A ciência mostra que focarmo-nos nos nossos valores-base, no que nos move, é uma das melhores formas de melhorar o autocontrolo. Quando estamos a adiar uma ida ao médico, por exemplo, pode ser benéfico pensarmos em como o nosso dia a dia será mais fácil quando tivermos controlado certos sintomas. 

  1. Recompense-se

Estabeleça uma recompensa para si próprio por terminar uma tarefa antes do prazo. Por exemplo, planear um passeio, uma saída, uma atividade de que goste. Assim terá um incentivo extra para deixar de procrastinar.

  1. Baixe as expectativas

O perfecionismo é um dos melhores amigos da procrastinação. Se estiver à espera da perfeição, o mais provável é nunca se sentir preparado para começar ou terminar uma tarefa. Muitas vezes, é preferível pensar “feito é melhor do que perfeito”.

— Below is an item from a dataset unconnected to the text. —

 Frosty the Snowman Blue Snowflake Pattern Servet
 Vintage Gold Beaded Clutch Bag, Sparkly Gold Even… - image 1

  1. Procure apoio e informação

“Quando temos informação e nos sentimos apoiados, mais facilmente conseguimos lutar contra os cenários negativos que a nossa mente poderá produzir (devido ao medo/ansiedade) e passar para o próximo passo”, explica Daniela Esteves. Tenha isto em mente, por exemplo, se adia a marcação de consultas ou não coloca questões que o preocupam ao médico. Evite isolar-se e ignorar os problemas. Procure, isso sim, o apoio de amigos e familiares e pesquise informação sobre os temas que o preocupam.

 

Tome nota

Se sente que precisa de ajuda para superar a procrastinação, não hesite em procurar ajuda profissional. Por exemplo, a terapia cognitiva comportamental pode ajudar.